Nous voilà donc parti pour Tanambao, le grand marché de la ville, les poches plein de sous, prêt à faire des centaines d’heureux. Nous avons acheté des bonbons, des sucettes, des gâteaux, du riz, etc…  Comme il est d’usage dans les pays du Sud nous avons dû longuement marchander chacun de nos achats. Au début je pensais qu’en disant que nous achetions pour les plus défavorisés, cela nous aiderait à obtenir les meilleurs prix plus rapidement. Mais c’est l’effet inverse qui se produisait, les prix redevenaient exorbitant quand le vendeur comprenait que nous voulions donner aux enfants du pays. Pourquoi ? Car il n’y a aucune solidarité nationale et surtout aucune véritable identité malgache. Les gens sont rattachés à leur ethnie de naissance, qui les renvoie à leur statut social. Les pauvres sont les Antandroys, les commerçants sont d’origine indienne ou des hauts- plateaux.  Malgré une carte d’identité commune, ils se détestent cordialement. Et j’ai également cru comprendre, que les Malgaches les plus aisés détestaient que des Occidentaux viennent faire de l’ « humanitaire » dans leur pays. Chacun chez soi et les oies seront mieux gardées.

Episode 2 : le Noël de Marillac.

L’orphelinat de Marillac a été volontairement construit à coté de la décharge public de Fort-Dauphin, afin d’être  au plus proche des enfants qui y vivent. Cet orphelinat est tenu par un père Lazariste, il s’attache à donner une éducation de base aux enfants (lire, écrire, compter) et un repas chaud par jour ; en échange les enfants doivent contribuer au repas en apportant chacun un morceau de bois pour cuire le riz. Je trouve que cette démarche est très intéressante, car elle ne place pas les enfants dans une position d’assisté face à l’aide occidentale, mais l’incite à s’engager pour la mériter. Dans cette structure il y a 600 enfants et tous les jours un peu plus !

* [Tâche demandée] Selon l'extrait, que chaque enfant de l'orphelinat de Marillac doit-il apporter en échange du repas quotidien ? Le matériel n'a aucun rapport avec l'extrait.

* [Matériel fourni]
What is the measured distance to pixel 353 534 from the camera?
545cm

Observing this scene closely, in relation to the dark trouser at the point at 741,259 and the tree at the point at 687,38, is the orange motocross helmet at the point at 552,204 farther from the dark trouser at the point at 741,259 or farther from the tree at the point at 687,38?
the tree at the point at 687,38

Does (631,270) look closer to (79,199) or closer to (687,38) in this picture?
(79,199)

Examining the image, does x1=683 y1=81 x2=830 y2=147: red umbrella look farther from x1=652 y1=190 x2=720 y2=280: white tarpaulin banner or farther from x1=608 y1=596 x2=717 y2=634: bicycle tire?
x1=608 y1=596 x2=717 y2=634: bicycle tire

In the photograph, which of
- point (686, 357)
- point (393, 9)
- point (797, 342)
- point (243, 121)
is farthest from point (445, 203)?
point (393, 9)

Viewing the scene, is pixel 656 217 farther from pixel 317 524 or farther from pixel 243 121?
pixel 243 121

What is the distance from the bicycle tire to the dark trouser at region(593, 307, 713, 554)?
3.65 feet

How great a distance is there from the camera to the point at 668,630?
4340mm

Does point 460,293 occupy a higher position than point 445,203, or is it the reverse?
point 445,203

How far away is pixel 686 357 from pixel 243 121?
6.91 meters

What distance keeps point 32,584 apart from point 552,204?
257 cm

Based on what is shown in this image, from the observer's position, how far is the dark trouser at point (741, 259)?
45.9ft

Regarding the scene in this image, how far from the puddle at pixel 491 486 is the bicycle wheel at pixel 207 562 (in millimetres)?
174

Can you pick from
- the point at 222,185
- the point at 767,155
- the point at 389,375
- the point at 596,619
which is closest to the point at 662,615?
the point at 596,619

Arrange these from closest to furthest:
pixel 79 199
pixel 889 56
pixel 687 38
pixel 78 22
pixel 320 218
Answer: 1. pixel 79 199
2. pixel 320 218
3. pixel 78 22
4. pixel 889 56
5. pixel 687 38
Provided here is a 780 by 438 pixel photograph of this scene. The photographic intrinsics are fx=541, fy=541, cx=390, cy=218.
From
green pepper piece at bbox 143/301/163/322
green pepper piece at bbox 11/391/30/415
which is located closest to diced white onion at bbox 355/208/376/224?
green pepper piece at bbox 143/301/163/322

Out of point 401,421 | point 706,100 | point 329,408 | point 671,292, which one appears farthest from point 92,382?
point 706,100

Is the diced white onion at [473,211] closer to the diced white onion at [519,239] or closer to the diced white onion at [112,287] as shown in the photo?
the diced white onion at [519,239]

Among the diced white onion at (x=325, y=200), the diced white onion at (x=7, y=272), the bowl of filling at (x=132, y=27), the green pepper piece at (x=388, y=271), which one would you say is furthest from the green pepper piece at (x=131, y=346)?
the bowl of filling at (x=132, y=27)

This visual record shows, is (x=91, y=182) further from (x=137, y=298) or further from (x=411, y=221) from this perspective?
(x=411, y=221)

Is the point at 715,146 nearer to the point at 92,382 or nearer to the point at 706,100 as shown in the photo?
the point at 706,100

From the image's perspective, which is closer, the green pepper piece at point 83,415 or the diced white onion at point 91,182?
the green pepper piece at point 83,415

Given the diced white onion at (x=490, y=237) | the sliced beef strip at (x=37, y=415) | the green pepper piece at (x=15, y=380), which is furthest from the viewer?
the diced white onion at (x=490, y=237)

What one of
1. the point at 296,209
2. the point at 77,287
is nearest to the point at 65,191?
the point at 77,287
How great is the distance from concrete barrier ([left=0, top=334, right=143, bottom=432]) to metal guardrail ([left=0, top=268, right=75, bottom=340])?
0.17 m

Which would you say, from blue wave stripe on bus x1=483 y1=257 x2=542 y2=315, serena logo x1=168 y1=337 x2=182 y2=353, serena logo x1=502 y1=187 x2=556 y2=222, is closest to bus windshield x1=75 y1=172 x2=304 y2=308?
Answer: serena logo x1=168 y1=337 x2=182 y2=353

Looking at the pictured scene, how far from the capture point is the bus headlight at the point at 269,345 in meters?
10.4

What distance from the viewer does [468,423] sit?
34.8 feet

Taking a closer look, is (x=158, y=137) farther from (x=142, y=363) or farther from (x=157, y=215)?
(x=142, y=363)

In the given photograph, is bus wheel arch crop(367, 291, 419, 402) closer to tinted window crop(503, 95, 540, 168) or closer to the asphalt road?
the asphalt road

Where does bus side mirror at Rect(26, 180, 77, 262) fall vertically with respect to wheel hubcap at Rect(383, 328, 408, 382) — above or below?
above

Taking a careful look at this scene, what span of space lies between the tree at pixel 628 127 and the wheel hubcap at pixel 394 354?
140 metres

* [Résultat de la tâche] Un morceau de bois pour cuire le riz.